→ Given data
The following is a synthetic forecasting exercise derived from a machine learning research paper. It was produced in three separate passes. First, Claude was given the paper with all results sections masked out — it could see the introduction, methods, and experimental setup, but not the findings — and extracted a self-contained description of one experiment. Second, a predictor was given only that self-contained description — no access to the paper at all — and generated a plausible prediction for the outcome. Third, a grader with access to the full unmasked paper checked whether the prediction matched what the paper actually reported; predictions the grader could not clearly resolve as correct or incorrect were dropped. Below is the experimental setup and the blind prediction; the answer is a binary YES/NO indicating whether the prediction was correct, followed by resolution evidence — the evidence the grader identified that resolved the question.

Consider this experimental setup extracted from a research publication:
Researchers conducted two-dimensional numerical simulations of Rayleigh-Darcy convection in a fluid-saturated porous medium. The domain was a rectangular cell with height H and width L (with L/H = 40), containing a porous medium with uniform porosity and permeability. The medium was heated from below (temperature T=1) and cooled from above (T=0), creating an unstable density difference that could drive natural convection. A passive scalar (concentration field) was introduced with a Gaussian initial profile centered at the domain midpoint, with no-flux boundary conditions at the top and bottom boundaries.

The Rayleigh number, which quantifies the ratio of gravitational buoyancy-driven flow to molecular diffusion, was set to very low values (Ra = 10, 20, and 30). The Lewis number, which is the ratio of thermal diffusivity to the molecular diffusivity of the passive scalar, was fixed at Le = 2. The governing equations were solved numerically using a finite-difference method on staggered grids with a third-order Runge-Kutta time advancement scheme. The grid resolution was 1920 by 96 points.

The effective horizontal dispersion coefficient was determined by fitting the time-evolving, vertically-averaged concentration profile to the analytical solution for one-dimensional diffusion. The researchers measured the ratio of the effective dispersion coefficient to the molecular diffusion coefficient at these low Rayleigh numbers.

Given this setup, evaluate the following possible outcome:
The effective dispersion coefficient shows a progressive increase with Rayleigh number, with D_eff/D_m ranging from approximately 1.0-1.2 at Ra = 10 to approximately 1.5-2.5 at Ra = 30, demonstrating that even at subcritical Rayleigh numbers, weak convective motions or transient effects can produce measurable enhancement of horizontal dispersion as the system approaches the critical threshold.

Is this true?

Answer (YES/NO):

---

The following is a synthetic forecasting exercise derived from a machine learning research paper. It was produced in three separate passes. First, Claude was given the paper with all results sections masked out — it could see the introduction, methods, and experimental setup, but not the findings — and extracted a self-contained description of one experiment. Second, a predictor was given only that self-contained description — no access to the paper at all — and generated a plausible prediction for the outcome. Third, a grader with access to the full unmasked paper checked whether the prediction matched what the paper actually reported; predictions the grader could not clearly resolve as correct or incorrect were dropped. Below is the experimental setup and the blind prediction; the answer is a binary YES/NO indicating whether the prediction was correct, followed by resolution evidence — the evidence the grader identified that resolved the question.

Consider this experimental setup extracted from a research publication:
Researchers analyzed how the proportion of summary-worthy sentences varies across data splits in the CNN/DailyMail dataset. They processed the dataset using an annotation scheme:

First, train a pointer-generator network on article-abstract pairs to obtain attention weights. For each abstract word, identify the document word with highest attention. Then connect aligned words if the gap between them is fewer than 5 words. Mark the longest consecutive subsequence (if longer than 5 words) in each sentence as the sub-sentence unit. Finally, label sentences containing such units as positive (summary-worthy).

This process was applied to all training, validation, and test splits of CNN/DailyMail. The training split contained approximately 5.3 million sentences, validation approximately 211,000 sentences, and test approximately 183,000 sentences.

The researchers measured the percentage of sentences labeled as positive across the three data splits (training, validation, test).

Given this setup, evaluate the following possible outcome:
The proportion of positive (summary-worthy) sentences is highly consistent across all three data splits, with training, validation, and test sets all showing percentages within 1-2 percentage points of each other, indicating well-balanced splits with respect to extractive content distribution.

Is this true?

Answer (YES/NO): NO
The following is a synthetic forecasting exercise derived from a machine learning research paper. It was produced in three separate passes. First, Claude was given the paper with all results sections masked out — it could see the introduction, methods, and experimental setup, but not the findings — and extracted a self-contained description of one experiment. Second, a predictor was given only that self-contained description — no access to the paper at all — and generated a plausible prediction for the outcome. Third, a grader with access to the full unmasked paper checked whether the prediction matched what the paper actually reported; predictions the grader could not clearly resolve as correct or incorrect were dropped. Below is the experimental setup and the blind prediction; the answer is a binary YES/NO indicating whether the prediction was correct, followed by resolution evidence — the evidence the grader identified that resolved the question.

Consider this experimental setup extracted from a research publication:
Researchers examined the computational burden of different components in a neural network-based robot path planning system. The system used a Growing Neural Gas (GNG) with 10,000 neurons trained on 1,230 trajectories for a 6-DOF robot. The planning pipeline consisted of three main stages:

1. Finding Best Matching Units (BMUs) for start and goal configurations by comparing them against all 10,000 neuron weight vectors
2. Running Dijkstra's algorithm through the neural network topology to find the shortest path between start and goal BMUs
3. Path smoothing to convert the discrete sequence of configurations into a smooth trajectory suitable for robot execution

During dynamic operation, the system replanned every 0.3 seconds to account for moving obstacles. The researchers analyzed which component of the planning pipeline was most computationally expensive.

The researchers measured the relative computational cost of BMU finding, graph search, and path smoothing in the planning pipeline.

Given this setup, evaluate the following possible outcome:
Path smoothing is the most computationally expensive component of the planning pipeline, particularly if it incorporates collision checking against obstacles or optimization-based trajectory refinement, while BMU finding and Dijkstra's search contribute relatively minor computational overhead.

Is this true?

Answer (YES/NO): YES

→ Instructions for the task
Copy, exactly and only, the lines above that begin with the one containing "Answer (YES/NO): NO" and finish with the one containing "2. Running Dijkstra's".

→ The completed task
Answer (YES/NO): NO
The following is a synthetic forecasting exercise derived from a machine learning research paper. It was produced in three separate passes. First, Claude was given the paper with all results sections masked out — it could see the introduction, methods, and experimental setup, but not the findings — and extracted a self-contained description of one experiment. Second, a predictor was given only that self-contained description — no access to the paper at all — and generated a plausible prediction for the outcome. Third, a grader with access to the full unmasked paper checked whether the prediction matched what the paper actually reported; predictions the grader could not clearly resolve as correct or incorrect were dropped. Below is the experimental setup and the blind prediction; the answer is a binary YES/NO indicating whether the prediction was correct, followed by resolution evidence — the evidence the grader identified that resolved the question.

Consider this experimental setup extracted from a research publication:
Researchers examined the computational burden of different components in a neural network-based robot path planning system. The system used a Growing Neural Gas (GNG) with 10,000 neurons trained on 1,230 trajectories for a 6-DOF robot. The planning pipeline consisted of three main stages:

1. Finding Best Matching Units (BMUs) for start and goal configurations by comparing them against all 10,000 neuron weight vectors
2. Running Dijkstra's algorithm through the neural network topology to find the shortest path between start and goal BMUs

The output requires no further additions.